Across the data below, in how many lines does the word "closed" appear? Give only the number.

_THE DATA_.
╭──
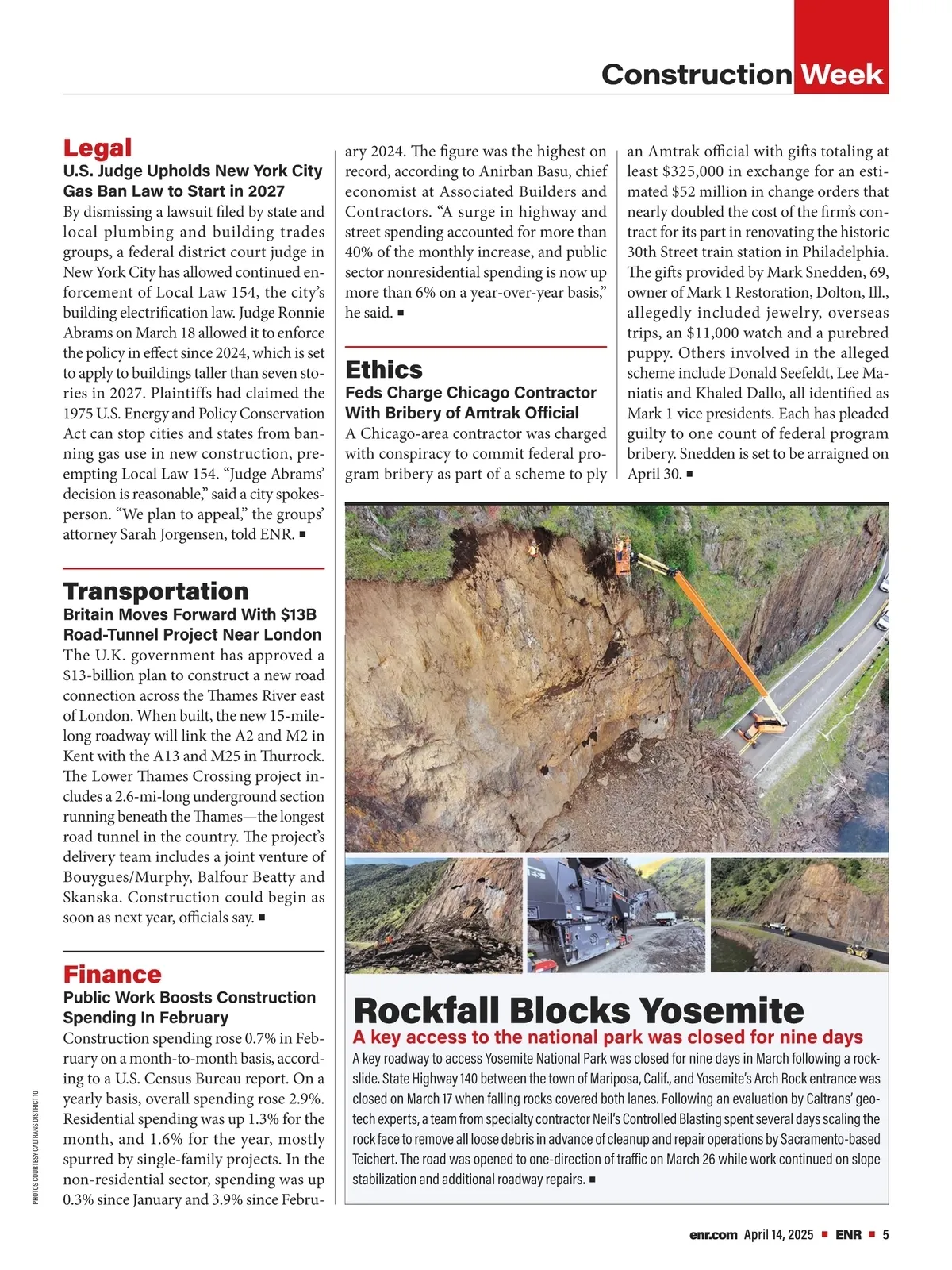 Construction Week

Legal
U.S. Judge Upholds New York City Gas Ban Law to Start in 2027
By dismissing a lawsuit filed by state and local plumbing and building trades groups, a federal district court judge in New York City has allowed continued enforcement of Local Law 154, the city's building electrification law. Judge Ronnie Abrams on March 18 allowed it to enforce the policy in effect since 2024, which is set to apply to buildings taller than seven stories in 2027. Plaintiffs had claimed the 1975 U.S. Energy and Policy Conservation Act can stop cities and states from banning gas use in new construction, preempting Local Law 154. "Judge Abrams' decision is reasonable," said a city spokesperson. "We plan to appeal," the groups' attorney Sarah Jorgensen, told ENR. ■

Transportation
Britain Moves Forward With $13B Road-Tunnel Project Near London
The U.K. government has approved a $13-billion plan to construct a new road connection across the Thames River east of London. When built, the new 15-mile-long roadway will link the A2 and M2 in Kent with the A13 and M25 in Thurrock. The Lower Thames Crossing project includes a 2.6-mi-long underground section running beneath the Thames—the longest road tunnel in the country. The project's delivery team includes a joint venture of Bouygues/Murphy, Balfour Beatty and Skanska. Construction could begin as soon as next year, officials say. ■

Finance
Public Work Boosts Construction Spending In February
Construction spending rose 0.7% in February on a month-to-month basis, according to a U.S. Census Bureau report. On a yearly basis, overall spending rose 2.9%. Residential spending was up 1.3% for the month, and 1.6% for the year, mostly spurred by single-family projects. In the non-residential sector, spending was up 0.3% since January and 3.9% since February 2024. The figure was the highest on record, according to Anirban Basu, chief economist at Associated Builders and Contractors. "A surge in highway and street spending accounted for more than 40% of the monthly increase, and public sector nonresidential spending is now up more than 6% on a year-over-year basis," he said. ■

Ethics
Feds Charge Chicago Contractor With Bribery of Amtrak Official
A Chicago-area contractor was charged with conspiracy to commit federal program bribery as part of a scheme to ply an Amtrak official with gifts totaling at least $325,000 in exchange for an estimated $52 million in change orders that nearly doubled the cost of the firm's contract for its part in renovating the historic 30th Street train station in Philadelphia. The gifts provided by Mark Snedden, 69, owner of Mark 1 Restoration, Dolton, Ill., allegedly included jewelry, overseas trips, an $11,000 watch and a purebred puppy. Others involved in the alleged scheme include Donald Seefeldt, Lee Maniatis and Khaled Dallo, all identified as Mark 1 vice presidents. Each has pleaded guilty to one count of federal program bribery. Snedden is set to be arraigned on April 30. ■

Rockfall Blocks Yosemite
A key access to the national park was closed for nine days
A key roadway to access Yosemite National Park was closed for nine days in March following a rockslide. State Highway 140 between the town of Mariposa, Calif., and Yosemite's Arch Rock entrance was closed on March 17 when falling rocks covered both lanes. Following an evaluation by Caltrans' geotech experts, a team from specialty contractor Neil's Controlled Blasting spent several days scaling the rock face to remove all loose debris in advance of cleanup and repair operations by Sacramento-based Teichert. The road was opened to one-direction of traffic on March 26 while work continued on slope stabilization and additional roadway repairs. ■

PHOTOS COURTESY CALTRANS DISTRICT 10

enr.com April 14, 2025 ■ ENR ■ 5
╰──
_EXPECTED OUTPUT_. 2